Libreville, le 10 novembre 2025-(Dépêches 241). Il y a quelques jours, le Président du Parti politique Ensemble Pour le Gabon (EPG), Alain Claude Bilie-by-Nze, était encore face aux médias locaux et internationaux. Lors de cette conférence de presse, il est revenu sur les nombreuses dérives observées dans la Cinquième République Gabonaise. En attaquant le nouveau régime sur ses carences, le natif de Makokou soutient que « celui qui ne fait pas mieux que ce qu’il a dénoncé, fait pire ».
Le dernier Premier ministre d’Ali Bongo Ondimba n’entend pas disparaître médiatiquement. À l’occasion d’une conférence de presse tenue le 7 novembre dernier, il a encore donné de la voix, en dénonçant ce qu’il qualifie de mensonge d’État, à savoir le Coup d’État du 30 août 2023. Fidèle à sa verve, l’ancien député de Makokou souligne « le désenchantement d’un peuple qui se sent trahi et qui n’y croit plus », a-t-il soutenu.
Toujours dans le même registre, Alain Claude Bilie-by-Nze défend l’idée que « le 30 août 2023, le Gabon croyait renaître, 2 ans plus tard, il s’enfonce chaque jour un peu plus. Ayant écouté le discours des militaires le 30 août 2023 mais surtout le 4 septembre 2023, le peuple Gabonais avait espéré à un monde nouveau. Celui d’un État plus juste, plus ouvert, plus transparent, plus respectueux des droits humains, plus empathique face à la souffrance du plus grand nombre, un État mieux préoccupé par l’amélioration des conditions de vie de nos concitoyens », a-t-il poursuivi.

### CONSIGNE A:
Pouvez-vous résumer en deux phrases l'article sur la conférence de presse d'Alain Claude Bilie-by-Nze ?
### CONSIGNE B:
Poursuivez l'article sur la conférence de presse d'Alain Claude Bilie-by-Nze à partir de sa dernière phrase.
Les lignes ne sont pas nécessaires ici.

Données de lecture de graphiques

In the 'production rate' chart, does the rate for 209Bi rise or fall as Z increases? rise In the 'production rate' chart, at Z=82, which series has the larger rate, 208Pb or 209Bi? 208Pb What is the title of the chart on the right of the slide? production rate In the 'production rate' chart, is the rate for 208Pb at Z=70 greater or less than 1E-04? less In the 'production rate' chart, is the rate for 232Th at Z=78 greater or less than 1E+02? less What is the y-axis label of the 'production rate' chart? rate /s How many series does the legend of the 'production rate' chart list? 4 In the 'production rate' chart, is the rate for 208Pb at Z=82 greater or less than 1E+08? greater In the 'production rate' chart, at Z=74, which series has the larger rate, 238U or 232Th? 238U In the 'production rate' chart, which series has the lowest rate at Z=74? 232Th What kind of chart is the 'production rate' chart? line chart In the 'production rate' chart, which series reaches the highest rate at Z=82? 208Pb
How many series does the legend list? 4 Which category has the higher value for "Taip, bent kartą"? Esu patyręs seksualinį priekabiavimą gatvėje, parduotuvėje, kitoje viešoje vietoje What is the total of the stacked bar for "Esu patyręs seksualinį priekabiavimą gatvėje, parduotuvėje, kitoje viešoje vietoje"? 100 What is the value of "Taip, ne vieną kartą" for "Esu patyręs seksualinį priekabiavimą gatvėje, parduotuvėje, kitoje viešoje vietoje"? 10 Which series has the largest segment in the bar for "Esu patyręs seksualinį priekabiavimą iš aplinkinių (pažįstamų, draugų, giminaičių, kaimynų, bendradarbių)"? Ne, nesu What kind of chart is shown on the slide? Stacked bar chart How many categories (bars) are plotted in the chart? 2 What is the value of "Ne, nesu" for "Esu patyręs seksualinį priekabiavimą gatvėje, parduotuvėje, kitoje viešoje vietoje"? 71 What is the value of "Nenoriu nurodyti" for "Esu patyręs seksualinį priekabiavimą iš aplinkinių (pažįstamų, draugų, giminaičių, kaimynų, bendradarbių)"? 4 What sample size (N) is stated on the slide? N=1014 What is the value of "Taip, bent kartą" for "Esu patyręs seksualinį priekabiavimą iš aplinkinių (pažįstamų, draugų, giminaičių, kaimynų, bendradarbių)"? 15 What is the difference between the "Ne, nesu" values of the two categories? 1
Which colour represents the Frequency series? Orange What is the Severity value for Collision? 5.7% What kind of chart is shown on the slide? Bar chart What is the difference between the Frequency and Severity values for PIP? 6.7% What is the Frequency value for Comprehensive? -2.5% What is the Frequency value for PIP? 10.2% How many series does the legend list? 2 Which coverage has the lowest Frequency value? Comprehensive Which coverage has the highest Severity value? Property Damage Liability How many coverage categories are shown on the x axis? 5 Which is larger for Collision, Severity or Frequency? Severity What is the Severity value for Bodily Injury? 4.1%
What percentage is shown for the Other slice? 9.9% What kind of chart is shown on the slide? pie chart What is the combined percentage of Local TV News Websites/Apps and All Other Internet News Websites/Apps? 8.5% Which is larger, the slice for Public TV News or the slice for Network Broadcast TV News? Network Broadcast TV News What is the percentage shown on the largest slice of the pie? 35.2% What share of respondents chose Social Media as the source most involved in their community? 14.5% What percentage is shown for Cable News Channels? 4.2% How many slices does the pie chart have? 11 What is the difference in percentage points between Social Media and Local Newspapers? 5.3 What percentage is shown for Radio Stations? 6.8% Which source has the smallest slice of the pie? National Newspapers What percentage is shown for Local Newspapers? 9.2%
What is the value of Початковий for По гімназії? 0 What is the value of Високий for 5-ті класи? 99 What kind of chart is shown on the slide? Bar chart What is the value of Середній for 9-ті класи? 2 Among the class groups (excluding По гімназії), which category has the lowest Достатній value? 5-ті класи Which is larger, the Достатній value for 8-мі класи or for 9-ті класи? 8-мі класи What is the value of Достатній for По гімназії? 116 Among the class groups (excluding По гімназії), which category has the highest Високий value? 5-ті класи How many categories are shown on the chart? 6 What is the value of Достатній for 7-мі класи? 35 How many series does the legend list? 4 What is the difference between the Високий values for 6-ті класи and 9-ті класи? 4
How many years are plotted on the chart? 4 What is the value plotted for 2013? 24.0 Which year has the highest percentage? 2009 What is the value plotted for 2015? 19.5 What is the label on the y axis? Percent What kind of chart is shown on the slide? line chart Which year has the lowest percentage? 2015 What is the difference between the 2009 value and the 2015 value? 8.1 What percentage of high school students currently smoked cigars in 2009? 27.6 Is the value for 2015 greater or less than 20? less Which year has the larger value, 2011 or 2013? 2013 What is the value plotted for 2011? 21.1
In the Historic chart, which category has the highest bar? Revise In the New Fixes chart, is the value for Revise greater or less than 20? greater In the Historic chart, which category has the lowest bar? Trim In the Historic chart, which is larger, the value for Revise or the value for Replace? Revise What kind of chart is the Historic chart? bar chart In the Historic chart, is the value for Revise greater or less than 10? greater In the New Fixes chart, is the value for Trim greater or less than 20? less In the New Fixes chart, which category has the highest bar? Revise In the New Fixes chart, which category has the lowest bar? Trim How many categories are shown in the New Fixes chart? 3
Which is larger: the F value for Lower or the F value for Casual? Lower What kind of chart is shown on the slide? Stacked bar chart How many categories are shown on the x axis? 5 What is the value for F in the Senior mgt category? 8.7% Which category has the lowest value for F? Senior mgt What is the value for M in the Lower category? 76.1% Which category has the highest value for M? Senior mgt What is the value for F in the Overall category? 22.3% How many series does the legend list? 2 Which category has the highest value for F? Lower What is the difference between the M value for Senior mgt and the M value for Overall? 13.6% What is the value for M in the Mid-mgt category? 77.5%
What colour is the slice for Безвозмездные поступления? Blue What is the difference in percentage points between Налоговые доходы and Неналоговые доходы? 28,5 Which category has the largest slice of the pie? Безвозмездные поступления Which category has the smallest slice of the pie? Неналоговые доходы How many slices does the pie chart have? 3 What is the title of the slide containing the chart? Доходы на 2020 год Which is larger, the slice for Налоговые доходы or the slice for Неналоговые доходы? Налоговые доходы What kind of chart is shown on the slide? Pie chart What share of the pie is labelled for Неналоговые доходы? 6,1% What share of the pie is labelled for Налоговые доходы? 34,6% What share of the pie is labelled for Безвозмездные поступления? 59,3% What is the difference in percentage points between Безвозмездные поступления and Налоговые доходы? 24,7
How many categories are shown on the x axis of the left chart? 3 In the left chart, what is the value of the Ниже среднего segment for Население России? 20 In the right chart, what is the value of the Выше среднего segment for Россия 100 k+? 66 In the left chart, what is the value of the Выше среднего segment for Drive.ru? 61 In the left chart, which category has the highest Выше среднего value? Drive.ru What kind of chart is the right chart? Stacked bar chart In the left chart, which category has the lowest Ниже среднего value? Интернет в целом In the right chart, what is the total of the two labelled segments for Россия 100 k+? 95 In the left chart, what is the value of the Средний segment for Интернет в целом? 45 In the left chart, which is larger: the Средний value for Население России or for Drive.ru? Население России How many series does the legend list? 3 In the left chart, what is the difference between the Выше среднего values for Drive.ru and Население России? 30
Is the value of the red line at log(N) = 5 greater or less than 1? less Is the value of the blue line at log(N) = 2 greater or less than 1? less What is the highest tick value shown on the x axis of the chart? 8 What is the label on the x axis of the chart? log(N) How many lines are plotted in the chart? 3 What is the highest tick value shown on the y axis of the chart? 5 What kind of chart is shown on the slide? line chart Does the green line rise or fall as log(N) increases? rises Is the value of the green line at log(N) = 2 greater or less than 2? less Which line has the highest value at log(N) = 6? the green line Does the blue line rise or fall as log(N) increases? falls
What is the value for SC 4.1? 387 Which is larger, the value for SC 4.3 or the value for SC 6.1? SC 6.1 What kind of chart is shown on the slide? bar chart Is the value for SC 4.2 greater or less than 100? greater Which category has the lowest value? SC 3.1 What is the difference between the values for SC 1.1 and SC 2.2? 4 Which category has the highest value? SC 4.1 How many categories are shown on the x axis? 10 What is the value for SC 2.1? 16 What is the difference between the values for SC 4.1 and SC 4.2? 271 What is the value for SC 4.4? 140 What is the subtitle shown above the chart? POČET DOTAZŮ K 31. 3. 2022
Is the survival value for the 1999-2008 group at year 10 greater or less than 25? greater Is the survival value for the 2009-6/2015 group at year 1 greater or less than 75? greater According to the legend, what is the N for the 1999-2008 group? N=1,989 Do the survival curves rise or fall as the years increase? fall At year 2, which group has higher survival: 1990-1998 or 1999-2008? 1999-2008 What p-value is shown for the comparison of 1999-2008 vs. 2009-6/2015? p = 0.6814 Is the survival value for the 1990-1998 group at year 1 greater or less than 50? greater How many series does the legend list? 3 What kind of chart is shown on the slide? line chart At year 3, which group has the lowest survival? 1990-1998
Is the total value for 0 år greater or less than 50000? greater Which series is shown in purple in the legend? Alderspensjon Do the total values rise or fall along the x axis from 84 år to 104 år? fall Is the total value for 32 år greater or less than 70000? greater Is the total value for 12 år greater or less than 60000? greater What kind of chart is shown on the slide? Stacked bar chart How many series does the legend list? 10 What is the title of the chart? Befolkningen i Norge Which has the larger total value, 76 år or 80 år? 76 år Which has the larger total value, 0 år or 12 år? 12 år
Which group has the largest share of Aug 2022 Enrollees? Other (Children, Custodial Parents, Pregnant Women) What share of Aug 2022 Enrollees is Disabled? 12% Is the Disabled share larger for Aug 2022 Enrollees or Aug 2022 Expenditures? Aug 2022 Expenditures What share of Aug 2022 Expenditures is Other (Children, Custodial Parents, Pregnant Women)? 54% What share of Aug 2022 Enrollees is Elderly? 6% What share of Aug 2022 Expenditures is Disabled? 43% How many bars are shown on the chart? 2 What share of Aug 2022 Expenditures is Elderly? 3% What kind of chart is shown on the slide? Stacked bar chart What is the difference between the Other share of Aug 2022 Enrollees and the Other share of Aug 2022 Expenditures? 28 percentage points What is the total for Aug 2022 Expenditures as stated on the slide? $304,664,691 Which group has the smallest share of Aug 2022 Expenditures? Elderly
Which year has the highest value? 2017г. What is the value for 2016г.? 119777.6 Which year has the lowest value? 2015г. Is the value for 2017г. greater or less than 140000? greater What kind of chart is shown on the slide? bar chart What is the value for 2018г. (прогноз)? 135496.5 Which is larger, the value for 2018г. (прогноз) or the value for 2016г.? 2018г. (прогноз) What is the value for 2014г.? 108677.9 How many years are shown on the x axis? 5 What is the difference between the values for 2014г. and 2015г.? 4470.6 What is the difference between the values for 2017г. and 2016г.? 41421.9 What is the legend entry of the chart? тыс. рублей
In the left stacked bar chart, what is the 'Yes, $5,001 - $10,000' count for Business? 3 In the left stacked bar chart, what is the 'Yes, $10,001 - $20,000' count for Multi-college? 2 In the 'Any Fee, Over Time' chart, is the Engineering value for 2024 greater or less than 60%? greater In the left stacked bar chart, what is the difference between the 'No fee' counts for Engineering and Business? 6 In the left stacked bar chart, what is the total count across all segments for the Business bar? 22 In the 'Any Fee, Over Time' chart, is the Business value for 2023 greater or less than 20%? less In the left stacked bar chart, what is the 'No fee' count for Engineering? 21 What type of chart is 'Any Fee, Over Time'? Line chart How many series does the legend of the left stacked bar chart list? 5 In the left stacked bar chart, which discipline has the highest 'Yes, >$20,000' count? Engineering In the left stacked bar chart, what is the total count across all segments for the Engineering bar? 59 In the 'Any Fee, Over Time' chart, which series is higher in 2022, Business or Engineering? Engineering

### RÉPONSE RÉDIGÉE A:
Lors d'une conférence de presse tenue le 7 novembre, Alain Claude Bilie-by-Nze, président d'Ensemble Pour le Gabon et dernier Premier ministre d'Ali Bongo Ondimba, a dénoncé les dérives de la Cinquième République et qualifié le coup d'État du 30 août 2023 de mensonge d'État. Selon lui, le peuple gabonais, qui espérait un État plus juste, plus transparent et plus respectueux des droits humains, se sent aujourd'hui trahi, alors que le pays s'enfonce chaque jour un peu plus deux ans après.

### RÉPONSE RÉDIGÉE B:
Le Président d’Ensemble Pour le Gabon (EPG) a continué sur sa salve de dénonciations dans les termes suivants: « au lieu de la restauration promise et de la félicité annoncée, le pouvoir s’est vautré dans les travers qu’il dénonçait hier, plongeant ainsi dans un inacceptable abaissement moral, car celui qui ne fait pas mieux que ce qu’il a dénoncé fait pire », a-t-il renchéri au sujet des graves manquements du nouveau régime.
Pour finir, il a dressé ce qui pour lui peut désormais être accroché au bilan des militaires, depuis leur arrivée au pouvoir. « Partout mes chers compatriotes, c’est l’impunité qui règne, c’est la corruption, ces sont les injustices, c’est l’insécurité l’enrichissement illicite et insolent de quelques proches et affidés du régime », a-t-il énuméré.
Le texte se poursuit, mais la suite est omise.